In all my courses, we have been taught that working out–and especially weight training–is good for individuals at any age. Current trends are aimed at getting the 50+ crowd to understand the importance of resistance work along with cardio exercise.
I am currently recovering from foot surgery and will be unable to walk for four weeks. I have a scooter and crutches; they are tools, but they cannot perform all the functions necessary to get around. Thank goodness I have been working on building muscle strength over the years. I have found that I can balance on one foot for a while (thanks yoga!), push and pull myself up, hop around my car to get to the scooter in the trunk. It is the difference between having some independence and none at all.
This is an argument that should be made to seniors.

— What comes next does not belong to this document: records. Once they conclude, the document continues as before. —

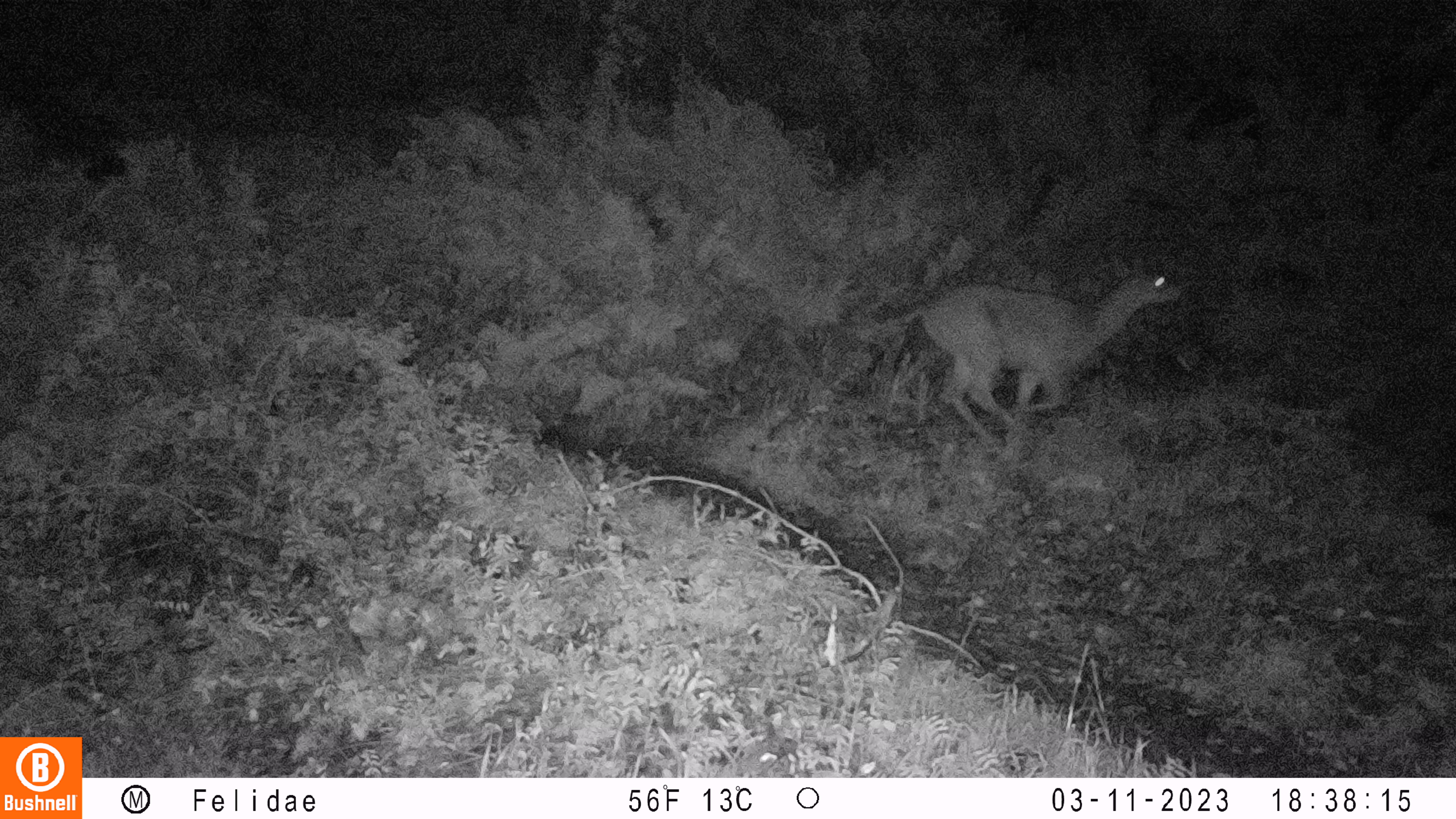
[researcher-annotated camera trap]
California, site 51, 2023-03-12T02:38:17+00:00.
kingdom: Animalia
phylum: Chordata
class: Mammalia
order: Artiodactyla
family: Cervidae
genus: Odocoileus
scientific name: Odocoileus hemionus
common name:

Weight training isn’t necessarily about have a killer beach body; we need the strength to help us navigate the Activities of Daily Living. And when we do find ourselves with an injury, hopefully the hard work of resistance training we have put in will allow us to compensate for our deficits (in the long- or short-term).
As someone who has never had to rely on devices to help me ambulate, I have learned a lot in the last few days. I get why we have extra-wide handicap spaces. I get why we have ramps. The ADA has gone a long way to making public places accessible. If, however, we lack the basic strength to make use of these accommodations, what is the use?
We are never too old to lift weights. Muscle degradation does not need to be in our future. Seniors: get off of those treadmills a few times a week and get to the dumbbells! You’ll be glad you did.